Five million people are drowning in credit card debt that costs up to £3.50 for every pound they borrow.
The figures were revealed last night by the boss of the City watchdog who said the debtors would find it almost impossible to repay the money.
Andrew Bailey launched a scathing attack on card companies for failing to help their most pressed customers.
Five million people are drowning in credit card debt that costs up to £3.50 for every pound they borrow (Stock image)
He revealed that high fees and charges mean that for every £100 borrowed some families are repaying a total of £350.
This is often because they repay only the minimum each month, allowing interest to build up for years.
Speaking at an annual Mansion House dinner, Mr Bailey said he was concerned about firms tempting high-risk customers with introductory offers that lead them into financial trouble.
‘We are concerned about the cost and terms of such credit and the propensity for over-indebtedness,’ said the Financial Conduct Authority chief executive. ‘And these things are linked. Some of the terms encourage over-indebtedness with little or no incentive to pay down debts.’
Competition in the card market is fierce because lenders view it as a reliable source of profits in a world of record-low interest rates.
The best deal on the market offers 32 months of interest-free spending before rates shoot up. This allows shoppers to borrow for free if they pay off their debts in full before the offer ends.
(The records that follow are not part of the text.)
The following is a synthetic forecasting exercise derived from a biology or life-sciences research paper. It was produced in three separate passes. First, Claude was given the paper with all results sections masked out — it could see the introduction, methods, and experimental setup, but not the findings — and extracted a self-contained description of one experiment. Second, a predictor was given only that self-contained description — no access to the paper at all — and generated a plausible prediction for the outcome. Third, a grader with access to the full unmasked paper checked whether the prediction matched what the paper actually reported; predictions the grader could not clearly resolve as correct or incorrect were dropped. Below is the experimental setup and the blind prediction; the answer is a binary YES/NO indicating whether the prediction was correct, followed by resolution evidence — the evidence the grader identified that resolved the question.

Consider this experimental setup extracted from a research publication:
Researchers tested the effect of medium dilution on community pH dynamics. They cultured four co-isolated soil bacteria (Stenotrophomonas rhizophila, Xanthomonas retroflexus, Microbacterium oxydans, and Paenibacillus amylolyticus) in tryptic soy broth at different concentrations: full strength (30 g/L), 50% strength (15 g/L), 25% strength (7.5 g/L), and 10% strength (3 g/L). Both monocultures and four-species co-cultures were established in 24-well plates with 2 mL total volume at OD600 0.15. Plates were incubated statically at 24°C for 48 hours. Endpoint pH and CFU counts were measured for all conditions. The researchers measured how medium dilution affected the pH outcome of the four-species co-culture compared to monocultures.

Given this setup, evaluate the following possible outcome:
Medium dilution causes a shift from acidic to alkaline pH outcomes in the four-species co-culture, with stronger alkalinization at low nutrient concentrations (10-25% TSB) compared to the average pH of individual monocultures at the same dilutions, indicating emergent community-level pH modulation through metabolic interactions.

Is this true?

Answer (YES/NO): NO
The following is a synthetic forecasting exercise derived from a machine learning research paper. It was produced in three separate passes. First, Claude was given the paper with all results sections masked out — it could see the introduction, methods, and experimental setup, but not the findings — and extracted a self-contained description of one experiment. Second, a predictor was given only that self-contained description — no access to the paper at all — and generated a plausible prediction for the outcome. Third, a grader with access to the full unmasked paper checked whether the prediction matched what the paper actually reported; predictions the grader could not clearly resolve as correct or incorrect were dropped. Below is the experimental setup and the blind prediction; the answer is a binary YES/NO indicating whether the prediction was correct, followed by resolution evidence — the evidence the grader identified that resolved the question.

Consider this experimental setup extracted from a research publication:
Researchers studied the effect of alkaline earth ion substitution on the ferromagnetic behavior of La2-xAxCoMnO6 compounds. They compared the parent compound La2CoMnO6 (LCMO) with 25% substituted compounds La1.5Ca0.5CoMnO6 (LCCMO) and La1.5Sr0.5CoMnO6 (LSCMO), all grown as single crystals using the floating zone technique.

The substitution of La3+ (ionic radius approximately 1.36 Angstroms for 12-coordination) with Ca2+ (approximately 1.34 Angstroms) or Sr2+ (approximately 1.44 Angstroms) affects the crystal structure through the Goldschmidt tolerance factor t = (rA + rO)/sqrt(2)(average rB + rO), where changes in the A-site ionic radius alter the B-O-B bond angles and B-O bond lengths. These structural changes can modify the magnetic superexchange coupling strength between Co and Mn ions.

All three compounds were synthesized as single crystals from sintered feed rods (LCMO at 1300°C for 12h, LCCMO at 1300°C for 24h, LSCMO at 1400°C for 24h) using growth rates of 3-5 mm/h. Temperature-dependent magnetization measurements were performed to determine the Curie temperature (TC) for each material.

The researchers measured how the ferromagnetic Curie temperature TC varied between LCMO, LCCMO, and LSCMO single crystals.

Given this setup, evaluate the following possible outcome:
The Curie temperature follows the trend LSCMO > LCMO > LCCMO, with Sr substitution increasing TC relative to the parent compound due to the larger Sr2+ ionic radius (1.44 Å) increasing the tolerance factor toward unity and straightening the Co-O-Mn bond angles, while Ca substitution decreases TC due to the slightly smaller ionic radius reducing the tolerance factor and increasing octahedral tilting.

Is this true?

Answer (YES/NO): NO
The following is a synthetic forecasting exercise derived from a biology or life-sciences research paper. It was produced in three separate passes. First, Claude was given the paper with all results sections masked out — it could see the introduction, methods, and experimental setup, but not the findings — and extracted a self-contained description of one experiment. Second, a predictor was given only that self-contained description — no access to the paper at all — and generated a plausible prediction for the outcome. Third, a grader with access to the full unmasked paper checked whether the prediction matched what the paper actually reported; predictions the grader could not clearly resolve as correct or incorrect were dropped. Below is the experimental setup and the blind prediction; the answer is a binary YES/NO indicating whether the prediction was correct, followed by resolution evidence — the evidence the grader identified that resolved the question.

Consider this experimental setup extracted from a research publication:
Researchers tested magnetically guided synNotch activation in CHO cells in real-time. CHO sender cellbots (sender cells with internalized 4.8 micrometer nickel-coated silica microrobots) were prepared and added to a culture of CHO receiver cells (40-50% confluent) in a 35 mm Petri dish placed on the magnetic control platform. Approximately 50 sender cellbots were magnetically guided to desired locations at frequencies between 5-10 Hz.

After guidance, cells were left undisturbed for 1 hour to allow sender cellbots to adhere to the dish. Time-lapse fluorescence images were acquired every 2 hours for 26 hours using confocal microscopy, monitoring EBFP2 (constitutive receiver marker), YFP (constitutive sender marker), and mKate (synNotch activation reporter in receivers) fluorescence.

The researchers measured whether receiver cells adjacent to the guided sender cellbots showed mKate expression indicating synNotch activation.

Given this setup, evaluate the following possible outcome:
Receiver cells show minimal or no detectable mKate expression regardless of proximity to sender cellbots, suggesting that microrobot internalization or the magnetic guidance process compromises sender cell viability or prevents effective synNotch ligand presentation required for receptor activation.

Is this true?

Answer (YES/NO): NO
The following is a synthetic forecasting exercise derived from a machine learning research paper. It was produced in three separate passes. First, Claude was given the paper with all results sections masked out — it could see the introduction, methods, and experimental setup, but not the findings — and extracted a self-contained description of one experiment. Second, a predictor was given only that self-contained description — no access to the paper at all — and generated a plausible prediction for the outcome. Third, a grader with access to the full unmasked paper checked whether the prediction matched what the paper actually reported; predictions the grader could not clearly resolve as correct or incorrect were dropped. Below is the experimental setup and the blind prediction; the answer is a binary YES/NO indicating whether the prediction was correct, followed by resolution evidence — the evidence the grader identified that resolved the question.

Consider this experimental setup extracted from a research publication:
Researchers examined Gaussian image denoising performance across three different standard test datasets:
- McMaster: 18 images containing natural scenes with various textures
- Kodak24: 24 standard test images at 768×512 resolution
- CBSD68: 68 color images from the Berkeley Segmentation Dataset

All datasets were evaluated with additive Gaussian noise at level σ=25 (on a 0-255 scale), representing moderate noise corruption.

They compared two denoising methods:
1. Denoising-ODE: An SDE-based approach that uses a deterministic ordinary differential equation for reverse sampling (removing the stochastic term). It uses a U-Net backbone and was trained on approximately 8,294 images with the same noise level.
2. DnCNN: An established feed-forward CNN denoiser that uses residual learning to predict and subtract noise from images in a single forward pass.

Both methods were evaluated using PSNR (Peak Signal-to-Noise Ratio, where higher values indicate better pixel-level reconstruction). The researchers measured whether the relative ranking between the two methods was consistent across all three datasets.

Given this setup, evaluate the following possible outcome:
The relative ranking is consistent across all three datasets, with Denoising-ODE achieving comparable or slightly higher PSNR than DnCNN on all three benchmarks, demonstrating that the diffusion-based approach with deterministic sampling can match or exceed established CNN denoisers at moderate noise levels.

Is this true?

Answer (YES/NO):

But critics say it also encourages binges where repayment is put off until too late.
Mr Bailey, who is tipped as a future governor of the Bank of England, said FCA research had uncovered huge numbers of people dangerously reliant on cards. He said: ‘We identified that around five million people experience real difficulties in paying off their balance, and credit cards have become a source of long-term expensive debt, something for which they were not designed.
Andrew Bailey (pictured) launched a scathing attack on card companies for failing to help their most pressed customers
‘It is not untypical for such consumers to be paying around £2.50 in interest and charges for every pound of balance they repay.
‘Firms can lack incentives to tackle this as these customers are profitable.’
The FCA’s credit card market study last year laid bare the struggle many borrowers have in getting back in the black. It showed that 6.9 per cent of cardholders – around two million – were behind on payments or had defaulted altogether in 2014.
Another two million were using at least 90 per cent of their credit allowance for a year or more while making interest payments on what they owed.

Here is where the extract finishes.